=== Section Start ===
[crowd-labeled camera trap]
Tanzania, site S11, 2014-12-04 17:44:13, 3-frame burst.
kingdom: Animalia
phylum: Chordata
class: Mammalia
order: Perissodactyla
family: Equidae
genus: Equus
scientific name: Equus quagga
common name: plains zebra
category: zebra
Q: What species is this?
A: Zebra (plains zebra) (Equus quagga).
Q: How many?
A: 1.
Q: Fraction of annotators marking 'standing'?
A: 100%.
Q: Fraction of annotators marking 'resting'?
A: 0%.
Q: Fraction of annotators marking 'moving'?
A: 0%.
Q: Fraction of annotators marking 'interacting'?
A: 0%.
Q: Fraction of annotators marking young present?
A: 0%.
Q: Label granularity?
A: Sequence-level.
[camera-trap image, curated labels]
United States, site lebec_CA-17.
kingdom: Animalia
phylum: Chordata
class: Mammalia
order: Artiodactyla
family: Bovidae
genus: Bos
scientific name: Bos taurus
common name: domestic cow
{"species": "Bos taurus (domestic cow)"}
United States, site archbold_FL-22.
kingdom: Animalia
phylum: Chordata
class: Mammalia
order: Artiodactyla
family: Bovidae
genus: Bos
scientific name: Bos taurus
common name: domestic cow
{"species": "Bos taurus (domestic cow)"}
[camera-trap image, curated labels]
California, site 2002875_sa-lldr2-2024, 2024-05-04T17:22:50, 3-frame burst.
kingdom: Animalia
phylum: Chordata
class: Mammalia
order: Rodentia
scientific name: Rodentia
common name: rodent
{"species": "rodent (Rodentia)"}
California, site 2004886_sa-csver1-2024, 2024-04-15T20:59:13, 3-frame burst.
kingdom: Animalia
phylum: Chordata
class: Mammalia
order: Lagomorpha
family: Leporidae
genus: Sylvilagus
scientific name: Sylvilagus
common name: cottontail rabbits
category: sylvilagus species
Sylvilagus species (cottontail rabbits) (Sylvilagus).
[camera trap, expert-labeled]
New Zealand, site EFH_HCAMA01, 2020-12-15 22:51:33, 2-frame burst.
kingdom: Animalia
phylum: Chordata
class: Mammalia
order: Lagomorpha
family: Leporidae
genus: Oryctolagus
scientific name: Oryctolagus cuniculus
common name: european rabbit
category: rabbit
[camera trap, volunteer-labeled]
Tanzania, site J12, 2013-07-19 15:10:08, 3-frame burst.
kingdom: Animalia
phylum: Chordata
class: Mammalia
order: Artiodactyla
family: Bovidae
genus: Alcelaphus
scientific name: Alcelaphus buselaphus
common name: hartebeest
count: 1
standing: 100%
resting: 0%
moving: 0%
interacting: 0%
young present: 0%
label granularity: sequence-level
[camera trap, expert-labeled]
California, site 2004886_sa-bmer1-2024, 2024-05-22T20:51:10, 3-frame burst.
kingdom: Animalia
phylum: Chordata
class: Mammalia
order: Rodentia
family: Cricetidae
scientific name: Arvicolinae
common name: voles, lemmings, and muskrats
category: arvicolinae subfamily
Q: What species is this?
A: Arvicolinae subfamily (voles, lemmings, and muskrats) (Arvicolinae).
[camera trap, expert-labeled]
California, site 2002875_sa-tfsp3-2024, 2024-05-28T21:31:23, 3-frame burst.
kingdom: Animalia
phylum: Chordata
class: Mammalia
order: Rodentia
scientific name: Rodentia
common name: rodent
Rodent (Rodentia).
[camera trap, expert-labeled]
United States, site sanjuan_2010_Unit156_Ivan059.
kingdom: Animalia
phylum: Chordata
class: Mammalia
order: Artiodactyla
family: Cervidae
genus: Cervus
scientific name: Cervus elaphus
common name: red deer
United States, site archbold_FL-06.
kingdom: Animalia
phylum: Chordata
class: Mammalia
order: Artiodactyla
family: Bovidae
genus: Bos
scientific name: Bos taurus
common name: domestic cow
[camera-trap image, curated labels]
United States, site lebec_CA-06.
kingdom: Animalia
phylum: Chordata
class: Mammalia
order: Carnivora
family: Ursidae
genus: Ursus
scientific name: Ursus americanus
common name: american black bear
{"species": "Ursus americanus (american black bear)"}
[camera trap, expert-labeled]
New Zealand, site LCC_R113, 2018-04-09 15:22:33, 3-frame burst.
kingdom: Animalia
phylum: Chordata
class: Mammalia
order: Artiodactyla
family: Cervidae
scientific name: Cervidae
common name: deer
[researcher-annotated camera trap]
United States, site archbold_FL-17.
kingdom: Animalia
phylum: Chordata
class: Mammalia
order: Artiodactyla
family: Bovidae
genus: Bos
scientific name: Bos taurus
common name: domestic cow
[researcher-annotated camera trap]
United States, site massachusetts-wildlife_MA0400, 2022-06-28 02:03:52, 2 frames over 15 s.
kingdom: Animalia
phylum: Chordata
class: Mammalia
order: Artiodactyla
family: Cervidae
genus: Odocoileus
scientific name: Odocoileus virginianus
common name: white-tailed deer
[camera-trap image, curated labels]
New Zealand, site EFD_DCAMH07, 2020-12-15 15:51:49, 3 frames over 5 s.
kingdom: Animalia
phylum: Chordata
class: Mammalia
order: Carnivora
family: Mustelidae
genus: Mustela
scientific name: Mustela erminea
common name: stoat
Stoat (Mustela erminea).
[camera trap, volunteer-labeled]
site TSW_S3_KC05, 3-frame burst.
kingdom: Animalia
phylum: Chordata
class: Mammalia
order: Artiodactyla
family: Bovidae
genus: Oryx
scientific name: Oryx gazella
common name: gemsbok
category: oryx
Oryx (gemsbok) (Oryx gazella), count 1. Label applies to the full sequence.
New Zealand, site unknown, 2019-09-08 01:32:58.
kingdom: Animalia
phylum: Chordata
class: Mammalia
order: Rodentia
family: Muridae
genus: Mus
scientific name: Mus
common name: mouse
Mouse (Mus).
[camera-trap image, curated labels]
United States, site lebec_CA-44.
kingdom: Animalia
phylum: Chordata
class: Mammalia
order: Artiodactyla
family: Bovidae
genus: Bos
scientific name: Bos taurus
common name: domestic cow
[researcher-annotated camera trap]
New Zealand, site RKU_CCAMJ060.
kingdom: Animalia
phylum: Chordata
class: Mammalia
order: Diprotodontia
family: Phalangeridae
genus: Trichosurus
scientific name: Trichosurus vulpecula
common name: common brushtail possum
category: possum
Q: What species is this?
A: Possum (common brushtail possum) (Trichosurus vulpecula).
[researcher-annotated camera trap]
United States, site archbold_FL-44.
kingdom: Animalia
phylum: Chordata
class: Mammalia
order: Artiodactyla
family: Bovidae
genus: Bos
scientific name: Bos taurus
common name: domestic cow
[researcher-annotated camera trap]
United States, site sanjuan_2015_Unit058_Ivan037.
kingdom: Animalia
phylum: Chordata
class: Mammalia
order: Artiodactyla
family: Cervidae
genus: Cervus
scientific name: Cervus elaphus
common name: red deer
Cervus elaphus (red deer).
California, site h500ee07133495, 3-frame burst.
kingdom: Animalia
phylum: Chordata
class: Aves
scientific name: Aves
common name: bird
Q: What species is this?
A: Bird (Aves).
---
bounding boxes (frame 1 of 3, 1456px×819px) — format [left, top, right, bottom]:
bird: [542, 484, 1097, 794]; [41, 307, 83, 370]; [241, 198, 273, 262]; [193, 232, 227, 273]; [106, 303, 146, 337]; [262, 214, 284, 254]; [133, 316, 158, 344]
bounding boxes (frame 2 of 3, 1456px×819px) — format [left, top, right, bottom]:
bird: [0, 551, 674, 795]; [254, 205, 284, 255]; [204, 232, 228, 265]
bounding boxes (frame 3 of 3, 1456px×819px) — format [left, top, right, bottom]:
=== Section End ===
[ACTIVITY]: What you return must match the data line for line.

[OUTPUT OF THE EXERCISE]:
[crowd-labeled camera trap]
Tanzania, site S11, 2014-12-04 17:44:13, 3-frame burst.
kingdom: Animalia
phylum: Chordata
class: Mammalia
order: Perissodactyla
family: Equidae
genus: Equus
scientific name: Equus quagga
common name: plains zebra
category: zebra
Q: What species is this?
A: Zebra (plains zebra) (Equus quagga).
Q: How many?
A: 1.
Q: Fraction of annotators marking 'standing'?
A: 100%.
Q: Fraction of annotators marking 'resting'?
A: 0%.
Q: Fraction of annotators marking 'moving'?
A: 0%.
Q: Fraction of annotators marking 'interacting'?
A: 0%.
Q: Fraction of annotators marking young present?
A: 0%.
Q: Label granularity?
A: Sequence-level.
[camera-trap image, curated labels]
United States, site lebec_CA-17.
kingdom: Animalia
phylum: Chordata
class: Mammalia
order: Artiodactyla
family: Bovidae
genus: Bos
scientific name: Bos taurus
common name: domestic cow
{"species": "Bos taurus (domestic cow)"}
United States, site archbold_FL-22.
kingdom: Animalia
phylum: Chordata
class: Mammalia
order: Artiodactyla
family: Bovidae
genus: Bos
scientific name: Bos taurus
common name: domestic cow
{"species": "Bos taurus (domestic cow)"}
[camera-trap image, curated labels]
California, site 2002875_sa-lldr2-2024, 2024-05-04T17:22:50, 3-frame burst.
kingdom: Animalia
phylum: Chordata
class: Mammalia
order: Rodentia
scientific name: Rodentia
common name: rodent
{"species": "rodent (Rodentia)"}
California, site 2004886_sa-csver1-2024, 2024-04-15T20:59:13, 3-frame burst.
kingdom: Animalia
phylum: Chordata
class: Mammalia
order: Lagomorpha
family: Leporidae
genus: Sylvilagus
scientific name: Sylvilagus
common name: cottontail rabbits
category: sylvilagus species
Sylvilagus species (cottontail rabbits) (Sylvilagus).
[camera trap, expert-labeled]
New Zealand, site EFH_HCAMA01, 2020-12-15 22:51:33, 2-frame burst.
kingdom: Animalia
phylum: Chordata
class: Mammalia
order: Lagomorpha
family: Leporidae
genus: Oryctolagus
scientific name: Oryctolagus cuniculus
common name: european rabbit
category: rabbit
[camera trap, volunteer-labeled]
Tanzania, site J12, 2013-07-19 15:10:08, 3-frame burst.
kingdom: Animalia
phylum: Chordata
class: Mammalia
order: Artiodactyla
family: Bovidae
genus: Alcelaphus
scientific name: Alcelaphus buselaphus
common name: hartebeest
count: 1
standing: 100%
resting: 0%
moving: 0%
interacting: 0%
young present: 0%
label granularity: sequence-level
[camera trap, expert-labeled]
California, site 2004886_sa-bmer1-2024, 2024-05-22T20:51:10, 3-frame burst.
kingdom: Animalia
phylum: Chordata
class: Mammalia
order: Rodentia
family: Cricetidae
scientific name: Arvicolinae
common name: voles, lemmings, and muskrats
category: arvicolinae subfamily
Q: What species is this?
A: Arvicolinae subfamily (voles, lemmings, and muskrats) (Arvicolinae).
[camera trap, expert-labeled]
California, site 2002875_sa-tfsp3-2024, 2024-05-28T21:31:23, 3-frame burst.
kingdom: Animalia
phylum: Chordata
class: Mammalia
order: Rodentia
scientific name: Rodentia
common name: rodent
Rodent (Rodentia).
[camera trap, expert-labeled]
United States, site sanjuan_2010_Unit156_Ivan059.
kingdom: Animalia
phylum: Chordata
class: Mammalia
order: Artiodactyla
family: Cervidae
genus: Cervus
scientific name: Cervus elaphus
common name: red deer
United States, site archbold_FL-06.
kingdom: Animalia
phylum: Chordata
class: Mammalia
order: Artiodactyla
family: Bovidae
genus: Bos
scientific name: Bos taurus
common name: domestic cow
[camera-trap image, curated labels]
United States, site lebec_CA-06.
kingdom: Animalia
phylum: Chordata
class: Mammalia
order: Carnivora
family: Ursidae
genus: Ursus
scientific name: Ursus americanus
common name: american black bear
{"species": "Ursus americanus (american black bear)"}
[camera trap, expert-labeled]
New Zealand, site LCC_R113, 2018-04-09 15:22:33, 3-frame burst.
kingdom: Animalia
phylum: Chordata
class: Mammalia
order: Artiodactyla
family: Cervidae
scientific name: Cervidae
common name: deer
[researcher-annotated camera trap]
United States, site archbold_FL-17.
kingdom: Animalia
phylum: Chordata
class: Mammalia
order: Artiodactyla
family: Bovidae
genus: Bos
scientific name: Bos taurus
common name: domestic cow
[researcher-annotated camera trap]
United States, site massachusetts-wildlife_MA0400, 2022-06-28 02:03:52, 2 frames over 15 s.
kingdom: Animalia
phylum: Chordata
class: Mammalia
order: Artiodactyla
family: Cervidae
genus: Odocoileus
scientific name: Odocoileus virginianus
common name: white-tailed deer
[camera-trap image, curated labels]
New Zealand, site EFD_DCAMH07, 2020-12-15 15:51:49, 3 frames over 5 s.
kingdom: Animalia
phylum: Chordata
class: Mammalia
order: Carnivora
family: Mustelidae
genus: Mustela
scientific name: Mustela erminea
common name: stoat
Stoat (Mustela erminea).
[camera trap, volunteer-labeled]
site TSW_S3_KC05, 3-frame burst.
kingdom: Animalia
phylum: Chordata
class: Mammalia
order: Artiodactyla
family: Bovidae
genus: Oryx
scientific name: Oryx gazella
common name: gemsbok
category: oryx
Oryx (gemsbok) (Oryx gazella), count 1. Label applies to the full sequence.
New Zealand, site unknown, 2019-09-08 01:32:58.
kingdom: Animalia
phylum: Chordata
class: Mammalia
order: Rodentia
family: Muridae
genus: Mus
scientific name: Mus
common name: mouse
Mouse (Mus).
[camera-trap image, curated labels]
United States, site lebec_CA-44.
kingdom: Animalia
phylum: Chordata
class: Mammalia
order: Artiodactyla
family: Bovidae
genus: Bos
scientific name: Bos taurus
common name: domestic cow
[researcher-annotated camera trap]
New Zealand, site RKU_CCAMJ060.
kingdom: Animalia
phylum: Chordata
class: Mammalia
order: Diprotodontia
family: Phalangeridae
genus: Trichosurus
scientific name: Trichosurus vulpecula
common name: common brushtail possum
category: possum
Q: What species is this?
A: Possum (common brushtail possum) (Trichosurus vulpecula).
[researcher-annotated camera trap]
United States, site archbold_FL-44.
kingdom: Animalia
phylum: Chordata
class: Mammalia
order: Artiodactyla
family: Bovidae
genus: Bos
scientific name: Bos taurus
common name: domestic cow
[researcher-annotated camera trap]
United States, site sanjuan_2015_Unit058_Ivan037.
kingdom: Animalia
phylum: Chordata
class: Mammalia
order: Artiodactyla
family: Cervidae
genus: Cervus
scientific name: Cervus elaphus
common name: red deer
Cervus elaphus (red deer).
California, site h500ee07133495, 3-frame burst.
kingdom: Animalia
phylum: Chordata
class: Aves
scientific name: Aves
common name: bird
Q: What species is this?
A: Bird (Aves).
---
bounding boxes (frame 1 of 3, 1456px×819px) — format [left, top, right, bottom]:
bird: [542, 484, 1097, 794]; [41, 307, 83, 370]; [241, 198, 273, 262]; [193, 232, 227, 273]; [106, 303, 146, 337]; [262, 214, 284, 254]; [133, 316, 158, 344]
bounding boxes (frame 2 of 3, 1456px×819px) — format [left, top, right, bottom]:
bird: [0, 551, 674, 795]; [254, 205, 284, 255]; [204, 232, 228, 265]
bounding boxes (frame 3 of 3, 1456px×819px) — format [left, top, right, bottom]:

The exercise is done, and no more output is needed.